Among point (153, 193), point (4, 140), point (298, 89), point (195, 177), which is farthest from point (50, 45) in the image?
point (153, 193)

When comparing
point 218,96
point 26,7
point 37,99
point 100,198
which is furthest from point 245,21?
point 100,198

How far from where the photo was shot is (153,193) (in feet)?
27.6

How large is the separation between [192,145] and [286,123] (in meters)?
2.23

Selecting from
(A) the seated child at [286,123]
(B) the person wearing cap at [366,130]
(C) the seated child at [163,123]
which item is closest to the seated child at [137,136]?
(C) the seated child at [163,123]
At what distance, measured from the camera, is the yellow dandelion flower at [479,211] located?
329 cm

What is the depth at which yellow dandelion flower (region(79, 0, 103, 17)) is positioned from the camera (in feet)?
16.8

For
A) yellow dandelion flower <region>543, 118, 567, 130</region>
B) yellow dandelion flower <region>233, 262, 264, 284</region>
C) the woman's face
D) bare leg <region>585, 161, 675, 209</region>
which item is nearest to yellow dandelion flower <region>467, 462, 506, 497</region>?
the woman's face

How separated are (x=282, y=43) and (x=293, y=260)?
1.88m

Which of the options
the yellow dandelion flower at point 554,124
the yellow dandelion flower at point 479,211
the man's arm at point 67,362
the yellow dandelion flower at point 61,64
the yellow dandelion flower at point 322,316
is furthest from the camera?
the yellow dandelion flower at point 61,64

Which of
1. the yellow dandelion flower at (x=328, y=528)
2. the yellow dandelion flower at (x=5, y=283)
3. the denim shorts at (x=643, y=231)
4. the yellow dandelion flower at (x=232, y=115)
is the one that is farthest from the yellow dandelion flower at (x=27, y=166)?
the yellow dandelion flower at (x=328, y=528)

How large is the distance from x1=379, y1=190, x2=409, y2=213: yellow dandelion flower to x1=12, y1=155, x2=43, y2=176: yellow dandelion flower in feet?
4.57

..........

* [Challenge]:
The records above should be repeated in full, exactly as given.

* [Written solution]:
Among point (153, 193), point (4, 140), point (298, 89), point (195, 177), which is farthest from point (50, 45) in the image?
point (153, 193)

When comparing
point 218,96
point 26,7
point 37,99
point 100,198
which is furthest from point 245,21?
point 100,198

How far from where the photo was shot is (153,193) (in feet)?
27.6

How large is the separation between [192,145] and [286,123] (in meters)?
2.23

Selecting from
(A) the seated child at [286,123]
(B) the person wearing cap at [366,130]
(C) the seated child at [163,123]
which item is closest to the seated child at [137,136]?
(C) the seated child at [163,123]
At what distance, measured from the camera, is the yellow dandelion flower at [479,211] located?
329 cm

What is the depth at which yellow dandelion flower (region(79, 0, 103, 17)) is positioned from the camera (in feet)?
16.8

For
A) yellow dandelion flower <region>543, 118, 567, 130</region>
B) yellow dandelion flower <region>233, 262, 264, 284</region>
C) the woman's face
D) bare leg <region>585, 161, 675, 209</region>
which item is nearest to yellow dandelion flower <region>467, 462, 506, 497</region>?
the woman's face

How separated are (x=282, y=43) and (x=293, y=260)?
1.88m

Which of the options
the yellow dandelion flower at point 554,124
the yellow dandelion flower at point 479,211
the man's arm at point 67,362
the yellow dandelion flower at point 61,64
the yellow dandelion flower at point 322,316
is furthest from the camera?
the yellow dandelion flower at point 61,64

Which of
1. the yellow dandelion flower at (x=328, y=528)
2. the yellow dandelion flower at (x=5, y=283)
3. the denim shorts at (x=643, y=231)
4. the yellow dandelion flower at (x=232, y=115)
is the one that is farthest from the yellow dandelion flower at (x=27, y=166)?
the yellow dandelion flower at (x=328, y=528)

How large is the distance from x1=379, y1=190, x2=409, y2=213: yellow dandelion flower to x1=12, y1=155, x2=43, y2=176: yellow dandelion flower in feet?
4.57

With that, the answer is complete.